Wifo erwartet Rückgang im Wohnbau. Das österreichische Wirtschaftsforschungsinstitut (Wifo) erwartet 2013 und 2014 einen weiteren Rückgang beim Wohnungsneubau. Für heuer werden 35.800 Baubewilligungen prognostiziert, für das kommende Jahr 35.900. Im Vorjahr waren es 37.700 gewesen. Die Bauwirtschaft in Europa generell entwickle sich 2013 ungünstig, teilte das Wifo am Dienstag mit.

Das Bauvolumen werde heuer um 2,8 Prozent zurückgehen, 2014 um 0,5 Prozent zulegen. Für Österreich seien die Wachstumsaussichten besser als in Europa, der Anstieg werde aber gering ausfallen.

Die österreichische Wohnbaurate bleibe mit mehr als 4 bewilligten Einheiten je 1.000 Einwohner im Europa-Vergleich relativ hoch.

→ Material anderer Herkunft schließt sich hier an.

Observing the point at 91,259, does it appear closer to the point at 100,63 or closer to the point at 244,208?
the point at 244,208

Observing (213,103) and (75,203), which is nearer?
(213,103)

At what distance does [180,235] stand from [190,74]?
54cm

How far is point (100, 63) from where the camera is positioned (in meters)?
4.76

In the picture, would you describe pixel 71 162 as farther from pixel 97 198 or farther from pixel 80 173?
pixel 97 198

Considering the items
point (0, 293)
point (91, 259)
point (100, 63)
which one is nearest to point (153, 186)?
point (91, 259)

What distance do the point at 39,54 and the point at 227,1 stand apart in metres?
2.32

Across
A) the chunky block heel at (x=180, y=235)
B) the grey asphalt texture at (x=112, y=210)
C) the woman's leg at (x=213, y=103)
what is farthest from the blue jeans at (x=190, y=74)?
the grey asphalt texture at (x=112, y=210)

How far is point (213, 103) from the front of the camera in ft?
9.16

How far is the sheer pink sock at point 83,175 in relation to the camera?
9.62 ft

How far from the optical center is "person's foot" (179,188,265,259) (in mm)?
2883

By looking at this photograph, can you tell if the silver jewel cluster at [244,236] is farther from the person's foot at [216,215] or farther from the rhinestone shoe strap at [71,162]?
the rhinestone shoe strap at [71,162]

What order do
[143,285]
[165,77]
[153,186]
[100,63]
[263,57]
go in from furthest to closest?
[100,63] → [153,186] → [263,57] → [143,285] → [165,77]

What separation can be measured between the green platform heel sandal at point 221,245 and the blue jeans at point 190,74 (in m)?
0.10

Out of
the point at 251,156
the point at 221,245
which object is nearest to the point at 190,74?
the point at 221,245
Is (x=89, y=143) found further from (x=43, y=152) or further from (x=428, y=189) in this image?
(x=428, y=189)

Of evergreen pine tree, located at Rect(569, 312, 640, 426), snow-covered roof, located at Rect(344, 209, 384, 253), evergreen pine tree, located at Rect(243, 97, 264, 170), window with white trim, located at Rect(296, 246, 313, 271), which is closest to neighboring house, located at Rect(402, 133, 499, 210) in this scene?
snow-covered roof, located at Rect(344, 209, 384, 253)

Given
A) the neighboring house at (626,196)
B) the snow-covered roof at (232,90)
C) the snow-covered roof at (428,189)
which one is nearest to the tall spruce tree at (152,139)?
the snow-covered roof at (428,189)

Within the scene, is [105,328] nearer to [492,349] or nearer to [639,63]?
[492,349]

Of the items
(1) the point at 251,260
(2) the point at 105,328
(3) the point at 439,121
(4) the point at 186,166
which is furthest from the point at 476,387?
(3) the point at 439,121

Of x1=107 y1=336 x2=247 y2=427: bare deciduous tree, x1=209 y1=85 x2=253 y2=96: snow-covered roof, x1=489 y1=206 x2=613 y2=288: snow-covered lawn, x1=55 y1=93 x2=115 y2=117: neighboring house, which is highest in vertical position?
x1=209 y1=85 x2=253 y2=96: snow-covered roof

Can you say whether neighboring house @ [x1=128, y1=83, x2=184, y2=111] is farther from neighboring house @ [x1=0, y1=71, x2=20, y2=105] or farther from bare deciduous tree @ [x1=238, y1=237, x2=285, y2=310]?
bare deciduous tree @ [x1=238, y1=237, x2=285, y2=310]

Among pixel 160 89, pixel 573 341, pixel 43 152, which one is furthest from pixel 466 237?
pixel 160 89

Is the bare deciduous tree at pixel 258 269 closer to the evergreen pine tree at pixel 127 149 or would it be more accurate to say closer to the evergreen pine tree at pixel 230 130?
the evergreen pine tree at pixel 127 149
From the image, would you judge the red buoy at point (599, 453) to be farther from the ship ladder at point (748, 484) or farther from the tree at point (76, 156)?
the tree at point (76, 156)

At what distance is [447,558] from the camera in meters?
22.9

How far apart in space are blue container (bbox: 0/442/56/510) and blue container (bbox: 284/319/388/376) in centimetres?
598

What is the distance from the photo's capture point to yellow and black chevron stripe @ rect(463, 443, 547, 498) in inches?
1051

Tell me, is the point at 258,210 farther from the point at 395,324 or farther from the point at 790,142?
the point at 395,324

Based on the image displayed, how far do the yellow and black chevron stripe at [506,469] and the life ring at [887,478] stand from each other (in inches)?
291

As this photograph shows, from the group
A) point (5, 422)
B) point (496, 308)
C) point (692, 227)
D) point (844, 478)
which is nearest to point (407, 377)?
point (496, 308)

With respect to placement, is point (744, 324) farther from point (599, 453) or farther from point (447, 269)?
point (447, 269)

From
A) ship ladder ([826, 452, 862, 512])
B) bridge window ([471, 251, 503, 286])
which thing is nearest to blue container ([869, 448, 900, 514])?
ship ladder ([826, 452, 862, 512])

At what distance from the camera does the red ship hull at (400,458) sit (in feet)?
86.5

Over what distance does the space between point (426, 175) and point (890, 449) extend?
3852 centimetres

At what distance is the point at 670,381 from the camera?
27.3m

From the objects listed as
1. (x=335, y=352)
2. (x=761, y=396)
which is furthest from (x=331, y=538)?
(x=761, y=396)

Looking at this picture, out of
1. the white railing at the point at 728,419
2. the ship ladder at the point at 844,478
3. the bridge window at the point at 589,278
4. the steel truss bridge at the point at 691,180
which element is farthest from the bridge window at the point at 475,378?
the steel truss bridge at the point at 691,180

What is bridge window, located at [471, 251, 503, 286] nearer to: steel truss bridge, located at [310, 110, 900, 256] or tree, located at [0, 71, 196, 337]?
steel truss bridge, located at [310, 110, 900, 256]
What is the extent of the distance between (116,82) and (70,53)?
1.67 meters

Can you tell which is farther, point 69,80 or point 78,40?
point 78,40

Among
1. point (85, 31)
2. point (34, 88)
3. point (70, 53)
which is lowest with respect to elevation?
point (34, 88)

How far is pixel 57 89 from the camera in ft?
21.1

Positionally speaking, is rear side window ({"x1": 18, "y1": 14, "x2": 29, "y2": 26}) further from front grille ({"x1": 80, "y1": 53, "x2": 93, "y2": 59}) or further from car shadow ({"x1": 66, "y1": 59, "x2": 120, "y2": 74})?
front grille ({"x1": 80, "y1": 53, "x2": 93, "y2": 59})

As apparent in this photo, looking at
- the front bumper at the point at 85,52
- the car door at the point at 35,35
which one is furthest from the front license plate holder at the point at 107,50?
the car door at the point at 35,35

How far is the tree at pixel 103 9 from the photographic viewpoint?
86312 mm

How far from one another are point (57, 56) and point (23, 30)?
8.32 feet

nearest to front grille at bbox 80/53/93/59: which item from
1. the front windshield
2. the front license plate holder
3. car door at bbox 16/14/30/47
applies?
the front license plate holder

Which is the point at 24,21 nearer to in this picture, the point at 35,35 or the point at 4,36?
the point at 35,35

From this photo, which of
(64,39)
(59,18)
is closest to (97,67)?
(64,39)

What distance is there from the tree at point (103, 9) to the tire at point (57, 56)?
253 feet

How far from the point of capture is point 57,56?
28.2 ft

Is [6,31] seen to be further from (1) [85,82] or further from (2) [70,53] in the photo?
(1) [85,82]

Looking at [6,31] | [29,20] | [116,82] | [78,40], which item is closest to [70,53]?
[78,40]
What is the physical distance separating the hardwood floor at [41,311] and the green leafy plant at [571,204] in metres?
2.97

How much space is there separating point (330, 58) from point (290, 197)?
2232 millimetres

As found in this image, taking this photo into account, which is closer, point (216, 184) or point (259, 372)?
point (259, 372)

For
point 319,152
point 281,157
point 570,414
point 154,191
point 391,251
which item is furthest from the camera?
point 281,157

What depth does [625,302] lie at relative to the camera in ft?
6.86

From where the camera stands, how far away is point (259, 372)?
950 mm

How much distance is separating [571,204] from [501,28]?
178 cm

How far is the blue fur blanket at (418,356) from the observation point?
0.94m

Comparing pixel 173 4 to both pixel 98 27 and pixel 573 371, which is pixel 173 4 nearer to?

Im Jahr 2011 wurden allerdings noch 5 Baubewilligungen je 1.000 Einwohner und insgesamt 42.200 Baubewilligungen verzeichnet. 2012 lag die Wohnbaurate in Österreich bei 4,5 Prozent für heuer und 2014 werden je 4,2 Prozent erwartet. Zum Vergleich: In den 19 Ländern des Bauforschungsnetzwerks Euroconstruct liegt die Rate nur über 3 Prozent.

Das Bauvolumen im heimischen Wohnungsbau wachse mit plus 0,8 Prozent heuer vergleichsweise kräftig, so das Wifo. Im sonstigen Hochbau wird für Österreich aktuell ein leichtes Plus von 0,5 Prozent erwartet, im Tiefbau ein leichter Rückgang.

In den 19 Euroconstruct-Ländern wird heuer ein um 2,2 Prozent rückläufiges Volumen im Wohnbau erwartet, für 2014 ein Plus von 1,1 Prozent. Der Abwärtstrend im österreichischen Wohnbau mit mehr als minus 10 Prozent bei den Baubewilligungen im Jahr 2012 werde sich 2013 in abgeschwächter Form fortsetzen, 2014 aber stabilisieren, so das Wifo. Neben dem Rückgang des geförderten Segments zeichne sich auch ein Nachlassen des freifinanzierten Angebots ab.

Der europäische Wohnbau werde durch die Konjunkturschwäche beeinträchtigt: Heuer würden in den Euroconstruct-Ländern rund 1,3 Mio. Wohneinheiten fertiggestellt, um rund 125.000 weniger als 2012. Zudem seien die Banken restriktiver bei der Vergabe von Hypothekarkrediten.

Beim Bauvolumen insgesamt wird für Europa ein Minus von 2,8 Prozent (nach minus 5,3 Prozent 2012) erwartet, für Österreich aktuell ein Plus von 0,6 Prozent.